**TEXTE FOURNI:**
╭──

Faire la paix avant la guerre./Par Mohamed Yehdih O. Breideleil

24 October, 2018 - 00:13

II. S’élever en hauteur

 

Idriss Déby qui, lui, est franchement un guerrier, pratiquement né et grandi dans le feu et qui n’a jamais connu une année calme et dont le crépitement des armes ennemies constitue la musique nocturne habituelle, a fait, en toute franchise, son mea culpa public. Il s’est jeté corps et âme dans le combat, comme sait le faire ce peuple tchadien admirable, mais une fois dans la gueule du loup, on l’a abandonné avec ses problèmes économiques et les préoccupations quotidiennes d’une population avec laquelle la nature marâtre a été injuste.

 

Peut-on faire mieux qu’Idriss Déby dans la lutte contre le terrorisme ? Jamais !

 

​Ceux qui mènent la danse anti-terroriste n’ont pas encore trouvé la formule et la voie pour circonscrire l’incendie et, dans leur fébrilité, ils veulent jeter du gaz inflammable pour éteindre le feu. Dégarnir à l’Ouest du Grand Sahara, ça sera la fin des haricots. Le terrorisme pourra alors courir tout au long de la colonne vertébrale du Grand Sahara, de Bilma à Dakhla.

╰──

**À FAIRE:**
1 - D'après le texte sur la lutte contre le terrorisme au Sahara, sur quelle étendue le terrorisme pourra-t-il courir si l'on dégarnit à l'Ouest du Grand Sahara ?
2 - Écrivez, s'il vous plaît, la suite du texte sur la lutte contre le terrorisme au Sahara, à partir de sa dernière phrase.

**DONNÉES FOURNIES:**
╭──

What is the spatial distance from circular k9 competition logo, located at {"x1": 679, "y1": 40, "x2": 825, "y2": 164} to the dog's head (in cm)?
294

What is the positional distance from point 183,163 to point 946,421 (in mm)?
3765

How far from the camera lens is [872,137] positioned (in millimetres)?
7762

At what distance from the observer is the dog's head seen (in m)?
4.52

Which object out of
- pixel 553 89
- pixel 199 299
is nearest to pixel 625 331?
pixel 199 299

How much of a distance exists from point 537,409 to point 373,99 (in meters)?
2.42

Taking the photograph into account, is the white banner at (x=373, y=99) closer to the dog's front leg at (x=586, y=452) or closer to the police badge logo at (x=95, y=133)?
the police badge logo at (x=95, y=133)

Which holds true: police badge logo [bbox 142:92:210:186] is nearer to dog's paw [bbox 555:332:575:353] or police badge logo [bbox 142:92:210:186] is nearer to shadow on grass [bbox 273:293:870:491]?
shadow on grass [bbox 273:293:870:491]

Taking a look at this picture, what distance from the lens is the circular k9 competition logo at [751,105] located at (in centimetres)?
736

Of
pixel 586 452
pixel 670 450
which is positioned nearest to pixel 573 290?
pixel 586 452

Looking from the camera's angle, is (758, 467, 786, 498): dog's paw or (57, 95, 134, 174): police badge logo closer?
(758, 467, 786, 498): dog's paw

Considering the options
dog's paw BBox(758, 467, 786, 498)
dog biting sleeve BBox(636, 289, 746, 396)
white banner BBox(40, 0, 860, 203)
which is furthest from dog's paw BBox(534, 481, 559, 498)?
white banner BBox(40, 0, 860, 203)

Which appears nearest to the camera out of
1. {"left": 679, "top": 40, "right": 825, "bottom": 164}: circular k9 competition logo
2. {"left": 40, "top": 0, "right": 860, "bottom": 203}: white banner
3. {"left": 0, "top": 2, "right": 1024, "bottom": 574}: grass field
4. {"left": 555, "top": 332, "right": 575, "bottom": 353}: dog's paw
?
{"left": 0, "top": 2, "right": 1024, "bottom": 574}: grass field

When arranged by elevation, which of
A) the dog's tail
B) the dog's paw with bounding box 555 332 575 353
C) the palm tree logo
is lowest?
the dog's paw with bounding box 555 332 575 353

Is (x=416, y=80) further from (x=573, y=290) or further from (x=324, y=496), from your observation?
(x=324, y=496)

╰──

**LES RÉPONSES:**
1 - Tout au long de la colonne vertébrale du Grand Sahara, de Bilma à Dakhla.

2 -
Cinq ans d’effort 

 

​Après cinq ans d’efforts, apparemment sincères, pour imposer la paix dans le Grand Sahara et le Sahel, ils apparaissent de plus en plus comme des gens qui courent derrière des oiseaux ou un feu de brousse dont la langue dévastatrice est inatteignable.

 

​Il eût été pourtant de bon sens de créer, au départ, aux deux extrémités de l’arc de l’incendie, deux zones de sécurité et de stabilité, ou deux points d’appui sûrs. De toutes les zones touchant ce ventre mou gagné par le terrorisme, seuls le Tchad et la Mauritanie sont susceptibles d’être sécurisés et peuvent, potentiellement, constituer de vrais remparts, et pas uniquement parce que ce sont des pays sahariens, bien que cette donnée vient en première ligne de compte, mais parce que ce sont deux pays qui ont connu dans l’époque récente des guerres internes, dans les années 1970. En Mauritanie, d’ailleurs les armes n’ont vraiment  jamais été déposées depuis 1900. Après la « pacification » de 1934, des ilôts de guerilla sont restés avec ce qu’appellent les gens du Hodh les « gens de la montagne ». Puis au Nord, on a empoigné les armes avec le Jaïch Tahrir, en 1956, et ces derniers soubresauts ne se sont éteints qu’en 1963 au Hodh. 

 

​La sécurisation du Tchad est simple. Elle est économique, un point.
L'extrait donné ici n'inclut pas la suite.